───── Page excerpt ─────
Wyndham Destinations Buys Travel + Leisure From Meredith for $100 Million

Wyndham Destinations Buys Travel + Leisure From Meredith:

 

Wyndham Destinations is buying Travel + Leisure from Meredith for $100 million in a deal that would "expand Wyndham’s business beyond its core vacation-ownership operations," Dave Sebastian of The Wall Street Journal reported Tuesday. The combined company would encompass Travel + Leisure's flagship magazine alongside its member-based travel services and Wyndham's 230 timeshare resorts. However, Meredith will continue publishing the magazine under a 30-year license, with its staff remaining as Meredith employees. Wyndham Destinations "plans to change its name to Travel + Leisure Co. and trade under the ticker symbol 'TNL' as of mid-February."

USPS delays are threatening small-town newspapers. So is a postage price increase.

Small Publishers Face Postal Reckoning:

 

Hundreds of small publishers are "struggling to deliver their products" due to staffing shortages at the United States Postal Service amid possible rate increases of "as much as 9% in 2022 and for years thereafter," according to Jacob Bobage of The Washington Post. "These are little, tiny rural communities, and typically papers like mine are the only sources of information about that community," said Brett Wesner, chair of the National Newspaper Association and publisher of an eponymous newspaper chain in the Southwest. "Most don’t have digital coverage of any kind. Most don’t have radio stations. We are the source of community information, both in terms of covering community events but also the city council, the school board, the county commission." 

Olivier Knox joins The Washington Post to anchor The Daily 202

Knox Joins Washington Post:

 

Former White House Correspondents' Association President Olivier Knox will join The Washington Post to anchor The Daily 202, its "flagship politics newsletter on the inner-workings of Washington politics and policy," the newspaper announced Tuesday. Knox, who has covered the three most recent presidential administrations, previously was SiriusXM's chief Washington correspondent and a reporter for Yahoo News and Agence France-Presse. Since its launch in 2015, The Daily 202 has "[reached] the largest government audience of all Post newsletters and [experienced] continuous growth, recording a 20% jump in readership year-over-year."

Vietnam jails journalists for 'propaganda' critical of state

Vietnam Jails Journalists:

 

A court in Vietnam "sentenced three freelance journalists known for their criticism of government to between 11 and 15 years in prison" Tuesday "after finding them guilty of spreading anti-state propaganda," according to a Reuters wire report. Pham Chi Dung, Nguyen Tuong Thuy and Le Huu Minh Tuan were convicted of “making, storing, spreading information, materials, items for the purpose of opposing the state” at a one-day trial in Ho Chi Minh City. Dung, who received a 15-year sentence, is the founder of the Independent Journalists Association of Vietnam, which also has been accused of plotting regime change by police.
─────
**Given request 1:**
Name every person mentioned in the media news roundup.
**Given request 2:**
Turn the paragraph of the media news roundup that begins "Former White House Correspondents' Association President" into a short bulleted list that keeps its main facts.
**Given request 3:**
Carry on the media news roundup from the point where it stops.
───── Record extracts ─────
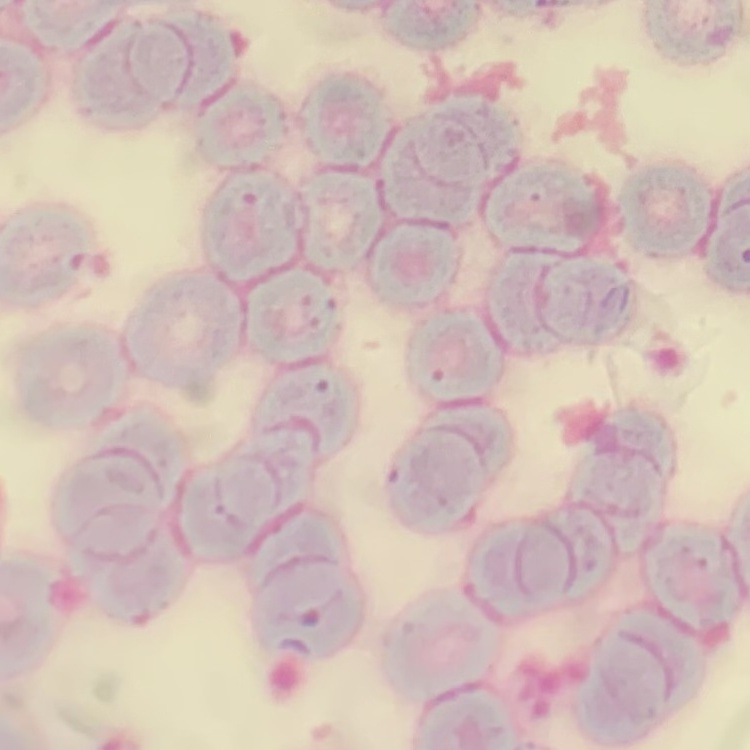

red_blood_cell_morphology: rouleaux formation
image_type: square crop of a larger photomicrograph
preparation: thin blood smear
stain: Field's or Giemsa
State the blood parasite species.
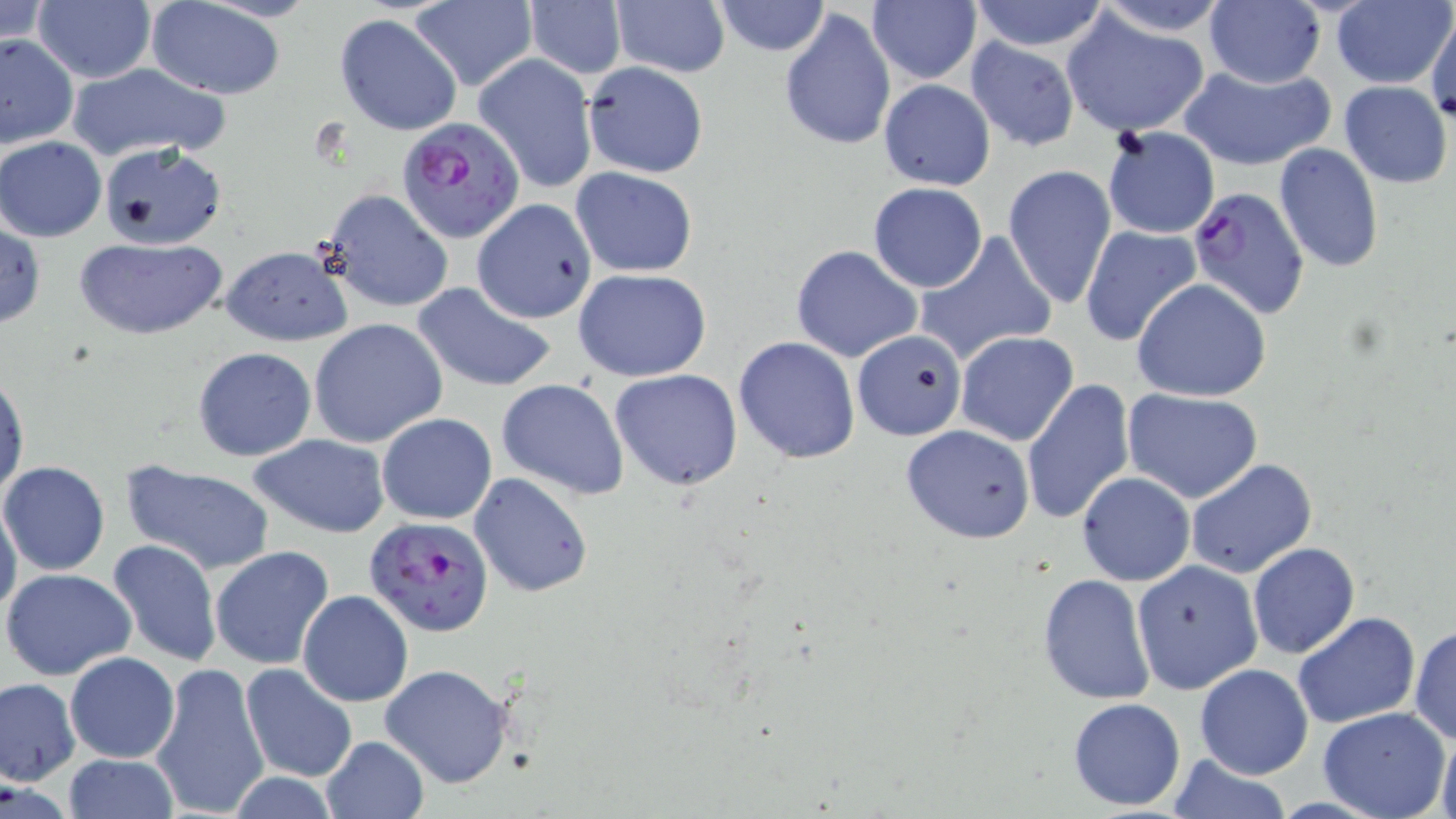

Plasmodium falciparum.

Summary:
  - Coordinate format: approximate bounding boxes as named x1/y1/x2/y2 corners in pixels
─────
**Output 1:**
- Dave Sebastian
- Jacob Bobage
- Brett Wesner
- Olivier Knox
- Pham Chi Dung
- Nguyen Tuong Thuy
- Le Huu Minh Tuan

**Output 2:**
- The Washington Post announced Tuesday that Olivier Knox, former president of the White House Correspondents' Association, will anchor The Daily 202, its flagship politics newsletter.
- Knox has covered the three most recent presidential administrations.
- He was previously SiriusXM's chief Washington correspondent and a reporter for Yahoo News and Agence France-Presse.
- Since its 2015 launch, The Daily 202 has reached the largest government audience of any Post newsletter, and its readership rose 20% year over year.

**Output 3:**
The Cut Finds Its New Top Editor at Teen Vogue

Cut Names Peoples Wagner Editor in Chief:

 

The Cut, a "New York Magazine style and culture website with a devoted following," has named Lindsay Peoples Wagner as its new editor in chief, Katie Robertson of The New York Times reported Monday. Wagner, who is the editor in chief of Teen Vogue, previously worked as a fashion market editor at the publication. "We're all multifaceted human beings, and we can enjoy fashion and want to enjoy some fun but also really care about the state of the world and where we are in politics,” Peoples Wagner said of her vision for The Cut.

January 1, 2021 is Public Domain Day: Works from 1925 are open to all!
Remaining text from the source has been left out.